Please convert the rows below into a numbered list, leaving out the blank lines.

[start]

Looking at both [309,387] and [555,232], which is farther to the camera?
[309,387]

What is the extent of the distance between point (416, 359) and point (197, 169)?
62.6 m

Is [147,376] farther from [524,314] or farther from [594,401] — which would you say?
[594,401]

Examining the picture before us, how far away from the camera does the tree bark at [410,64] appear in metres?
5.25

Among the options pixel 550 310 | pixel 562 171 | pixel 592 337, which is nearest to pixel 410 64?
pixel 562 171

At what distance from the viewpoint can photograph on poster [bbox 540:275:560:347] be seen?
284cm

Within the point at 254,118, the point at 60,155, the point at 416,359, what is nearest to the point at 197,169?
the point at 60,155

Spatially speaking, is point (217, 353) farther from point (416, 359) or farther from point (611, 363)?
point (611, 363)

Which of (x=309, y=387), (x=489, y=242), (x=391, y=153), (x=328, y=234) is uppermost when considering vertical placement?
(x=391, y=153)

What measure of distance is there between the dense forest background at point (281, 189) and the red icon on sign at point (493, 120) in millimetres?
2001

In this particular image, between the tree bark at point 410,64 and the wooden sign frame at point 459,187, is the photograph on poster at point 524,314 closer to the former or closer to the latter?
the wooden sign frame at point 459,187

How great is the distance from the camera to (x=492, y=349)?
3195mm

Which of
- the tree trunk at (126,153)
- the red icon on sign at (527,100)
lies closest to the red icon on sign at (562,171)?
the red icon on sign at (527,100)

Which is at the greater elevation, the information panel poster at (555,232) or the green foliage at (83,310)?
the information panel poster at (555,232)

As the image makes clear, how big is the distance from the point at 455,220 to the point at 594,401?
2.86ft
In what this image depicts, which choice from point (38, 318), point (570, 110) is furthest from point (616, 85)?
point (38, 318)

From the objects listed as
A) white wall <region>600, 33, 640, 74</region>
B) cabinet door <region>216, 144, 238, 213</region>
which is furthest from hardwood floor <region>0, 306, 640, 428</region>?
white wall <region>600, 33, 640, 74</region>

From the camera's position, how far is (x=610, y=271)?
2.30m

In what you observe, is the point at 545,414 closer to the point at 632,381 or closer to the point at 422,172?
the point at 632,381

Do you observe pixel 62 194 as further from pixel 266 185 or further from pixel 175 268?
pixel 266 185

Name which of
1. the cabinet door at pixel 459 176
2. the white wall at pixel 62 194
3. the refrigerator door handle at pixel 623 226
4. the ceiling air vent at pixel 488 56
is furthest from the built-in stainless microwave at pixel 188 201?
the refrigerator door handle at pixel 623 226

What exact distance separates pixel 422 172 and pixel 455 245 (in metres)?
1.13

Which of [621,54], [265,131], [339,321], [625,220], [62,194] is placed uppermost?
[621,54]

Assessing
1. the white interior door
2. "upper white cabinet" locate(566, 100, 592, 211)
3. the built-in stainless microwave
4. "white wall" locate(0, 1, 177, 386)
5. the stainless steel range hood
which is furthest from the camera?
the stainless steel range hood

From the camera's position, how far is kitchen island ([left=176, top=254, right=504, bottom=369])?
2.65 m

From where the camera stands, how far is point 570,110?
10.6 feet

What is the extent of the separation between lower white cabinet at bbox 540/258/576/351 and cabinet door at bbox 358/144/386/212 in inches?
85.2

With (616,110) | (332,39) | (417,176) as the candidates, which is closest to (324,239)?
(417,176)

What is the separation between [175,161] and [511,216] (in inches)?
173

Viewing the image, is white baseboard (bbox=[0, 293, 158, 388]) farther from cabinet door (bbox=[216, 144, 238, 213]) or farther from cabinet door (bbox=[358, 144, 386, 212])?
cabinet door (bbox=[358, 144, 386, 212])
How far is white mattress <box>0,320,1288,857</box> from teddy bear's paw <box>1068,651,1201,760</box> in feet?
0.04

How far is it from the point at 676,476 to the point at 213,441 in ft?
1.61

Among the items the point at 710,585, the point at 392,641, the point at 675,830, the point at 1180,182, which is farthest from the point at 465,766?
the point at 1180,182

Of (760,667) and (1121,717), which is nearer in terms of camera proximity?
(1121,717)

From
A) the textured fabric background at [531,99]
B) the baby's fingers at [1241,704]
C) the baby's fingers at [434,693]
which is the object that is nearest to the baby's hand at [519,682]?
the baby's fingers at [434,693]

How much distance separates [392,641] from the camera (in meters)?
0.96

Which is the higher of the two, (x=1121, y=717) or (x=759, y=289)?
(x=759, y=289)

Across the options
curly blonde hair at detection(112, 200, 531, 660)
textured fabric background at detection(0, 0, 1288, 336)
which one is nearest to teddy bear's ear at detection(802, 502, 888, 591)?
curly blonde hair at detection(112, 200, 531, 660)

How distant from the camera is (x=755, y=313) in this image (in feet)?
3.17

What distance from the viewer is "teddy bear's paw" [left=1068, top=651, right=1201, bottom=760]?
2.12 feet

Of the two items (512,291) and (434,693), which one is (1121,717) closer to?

[end]

Response for this exercise.
1. Looking at both [309,387] and [555,232], which is farther to the camera?
2. [309,387]
3. What is the extent of the distance between point (416, 359) and point (197, 169)?
4. 62.6 m
5. Is [147,376] farther from [524,314] or farther from [594,401] — which would you say?
6. [594,401]
7. Examining the picture before us, how far away from the camera does the tree bark at [410,64] appear in metres?
8. 5.25
9. Among the options pixel 550 310 | pixel 562 171 | pixel 592 337, which is nearest to pixel 410 64?
10. pixel 562 171
11. At what distance from the viewpoint can photograph on poster [bbox 540:275:560:347] be seen?
12. 284cm
13. Within the point at 254,118, the point at 60,155, the point at 416,359, what is nearest to the point at 197,169?
14. the point at 60,155
15. Spatially speaking, is point (217, 353) farther from point (416, 359) or farther from point (611, 363)?
16. point (611, 363)
17. Which of (x=309, y=387), (x=489, y=242), (x=391, y=153), (x=328, y=234) is uppermost when considering vertical placement?
18. (x=391, y=153)
19. What measure of distance is there between the dense forest background at point (281, 189) and the red icon on sign at point (493, 120) in millimetres?
20. 2001
21. In this particular image, between the tree bark at point 410,64 and the wooden sign frame at point 459,187, is the photograph on poster at point 524,314 closer to the former or closer to the latter?
22. the wooden sign frame at point 459,187
23. How great is the distance from the camera to (x=492, y=349)?
24. 3195mm
25. Which of
26. - the tree trunk at (126,153)
27. - the red icon on sign at (527,100)
28. lies closest to the red icon on sign at (562,171)?
29. the red icon on sign at (527,100)
30. Which is at the greater elevation, the information panel poster at (555,232) or the green foliage at (83,310)?
31. the information panel poster at (555,232)
32. As the image makes clear, how big is the distance from the point at 455,220 to the point at 594,401?
33. 2.86ft
34. In what this image depicts, which choice from point (38, 318), point (570, 110) is furthest from point (616, 85)?
35. point (38, 318)
36. From the objects listed as
37. A) white wall <region>600, 33, 640, 74</region>
38. B) cabinet door <region>216, 144, 238, 213</region>
39. which is furthest from hardwood floor <region>0, 306, 640, 428</region>?
40. white wall <region>600, 33, 640, 74</region>
41. From the camera's position, how far is (x=610, y=271)?
42. 2.30m
43. In what you observe, is the point at 545,414 closer to the point at 632,381 or closer to the point at 422,172?
44. the point at 632,381
45. Do you observe pixel 62 194 as further from pixel 266 185 or further from pixel 175 268?
46. pixel 266 185
47. Name which of
48. 1. the cabinet door at pixel 459 176
49. 2. the white wall at pixel 62 194
50. 3. the refrigerator door handle at pixel 623 226
51. 4. the ceiling air vent at pixel 488 56
52. is furthest from the built-in stainless microwave at pixel 188 201?
53. the refrigerator door handle at pixel 623 226
54. What exact distance separates pixel 422 172 and pixel 455 245 (in metres)?
55. 1.13
56. Which of [621,54], [265,131], [339,321], [625,220], [62,194] is placed uppermost?
57. [621,54]
58. Assessing
59. 1. the white interior door
60. 2. "upper white cabinet" locate(566, 100, 592, 211)
61. 3. the built-in stainless microwave
62. 4. "white wall" locate(0, 1, 177, 386)
63. 5. the stainless steel range hood
64. which is furthest from the camera?
65. the stainless steel range hood
66. From the camera's position, how far is kitchen island ([left=176, top=254, right=504, bottom=369])?
67. 2.65 m
68. From where the camera stands, how far is point 570,110?
69. 10.6 feet
70. What is the extent of the separation between lower white cabinet at bbox 540/258/576/351 and cabinet door at bbox 358/144/386/212 in inches?
71. 85.2
72. With (616,110) | (332,39) | (417,176) as the candidates, which is closest to (324,239)?
73. (417,176)
74. What is the separation between [175,161] and [511,216] (in inches)?
75. 173
76. Viewing the image, is white baseboard (bbox=[0, 293, 158, 388]) farther from cabinet door (bbox=[216, 144, 238, 213]) or farther from cabinet door (bbox=[358, 144, 386, 212])?
77. cabinet door (bbox=[358, 144, 386, 212])
78. How far is white mattress <box>0,320,1288,857</box> from teddy bear's paw <box>1068,651,1201,760</box> in feet?
79. 0.04
80. How far is it from the point at 676,476 to the point at 213,441 in ft?
81. 1.61
82. Among the items the point at 710,585, the point at 392,641, the point at 675,830, the point at 1180,182, which is farthest from the point at 465,766?
83. the point at 1180,182
84. Of (760,667) and (1121,717), which is nearer in terms of camera proximity?
85. (1121,717)
86. From
87. A) the textured fabric background at [531,99]
88. B) the baby's fingers at [1241,704]
89. C) the baby's fingers at [434,693]
90. which is the object that is nearest to the baby's hand at [519,682]?
91. the baby's fingers at [434,693]
92. How much distance separates [392,641] from the camera (in meters)?
93. 0.96
94. Which is the higher of the two, (x=1121, y=717) or (x=759, y=289)?
95. (x=759, y=289)
96. Across the options
97. curly blonde hair at detection(112, 200, 531, 660)
98. textured fabric background at detection(0, 0, 1288, 336)
99. which one is nearest to teddy bear's ear at detection(802, 502, 888, 591)?
100. curly blonde hair at detection(112, 200, 531, 660)
101. How distant from the camera is (x=755, y=313) in this image (in feet)?
102. 3.17
103. What distance from the viewer is "teddy bear's paw" [left=1068, top=651, right=1201, bottom=760]?
104. 2.12 feet
105. Of the two items (512,291) and (434,693), which one is (1121,717) closer to?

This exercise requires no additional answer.